Казалось, она валится с ног, совершенно раздавлена моим безумием. Я с болью в сердце задумался над тем, как случилось, что она, рыжеватая блондинка, закончившая с отличием факультет экономики, умеющая ругаться по-немецки и сражаться в волейбол так же яростно, как игрок-олимпиец, оказалась со мной.
— Пожалуйста, — сказал я, не так уж твердо зная, о чем просить. — Ты просто дай мне еще одну минутку, подожди здесь, ладно?
И снова меня вело, я взбежал по лестнице и направился в кабинет, когда-то его, теперь мой.

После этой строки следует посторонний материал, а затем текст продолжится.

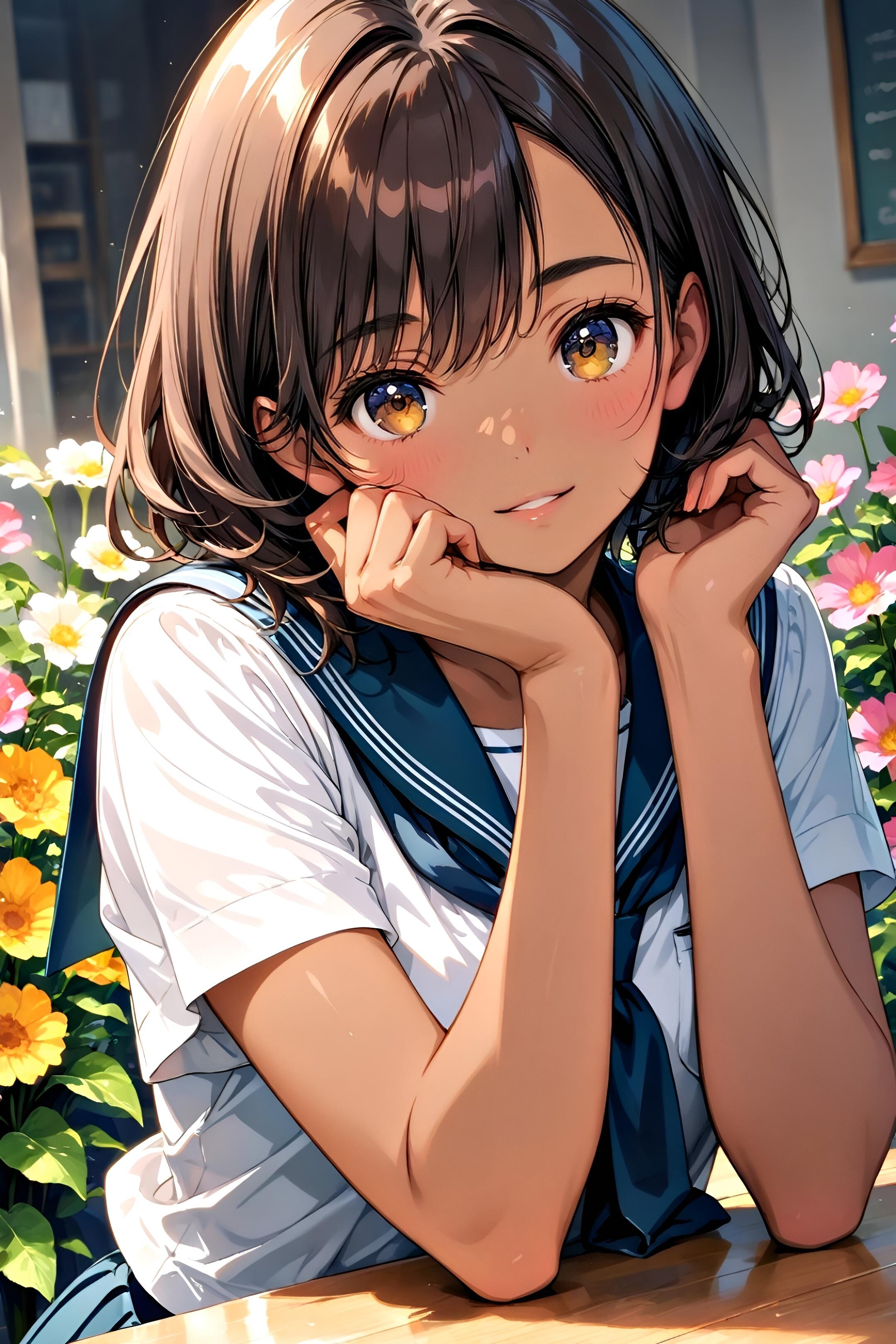 女子高校生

У двери заправил рубашку, пригладил волосы. Все его барахло я отвез на тележке в подвал — бумаги, красивую одежду и дорогие туалетные принадлежности, — отвез за годы до этого вечера, еще когда вернулся домой, а сейчас пытался, здраво размышляя, понять, на что он мог бы там смотреть. Да, у меня был беспорядок, чудовищный беспорядок. Я не столь педантичен, как он. Так что же ему было делать с моими книгами, хламом, в котором я терял себя, юриста, или с моими блестящими студенческими работами, с неотвязно беспрерывной болтовней, скажем Фолкнера, или с дождливыми домыслами Вордсворта насчет колокольного звона. Я представлял себе отца изучающим с подозрительностью копа пеструю мешанину на моих стенах: вырезанную из каталога картинку с изображением форели, которая, если щелкнуть пальцами по ее рту, качала хвостом; карточку Медицинской миссии Прямого пути сестер Богородицы; полное собрание лирических посланий к «Луи, Луи», наверное, самых грязных песен в Америке.
— Отец, — проговорил я.
Я не вошел туда. Ни к чему это было. Я просто окинул взглядом свой дом, мрачный и запущенный. Внизу несколько дверей: моя комната, комната матери, ее спальня; теперь, когда мать в инвалидном доме, — наша с Элисон. Пол вокруг меня был в пятнах; белые пятна, как хлорка на деревянных половицах; ковровая дорожка когда-то создавала ощущение праздника, ее рисунок, замысловатый и отчетливый, теперь кажется вытертым и пыльным, как старая вышивка. Обои в верхней части стен были пятнистыми, деревянная обшивка понизу — исцарапанная, инкрустация на ее ореховых панелях местами расшаталась и потрескалась. Штукатурка отстала, это было заметно, и три голые лампочки торчали в люстре в дальнем конце зала, дверная ручка шаталась под моей рукой, пол под ногами покачивался, как будто дом попал в дикий шторм, и возникало ощущение, что жизнь идет где-то в другом месте — например, внизу, возле камина в гостиной, где барон Хенли в миллионный раз рассказывает анекдот о джентльмене, наводящем блеск на свои туфли.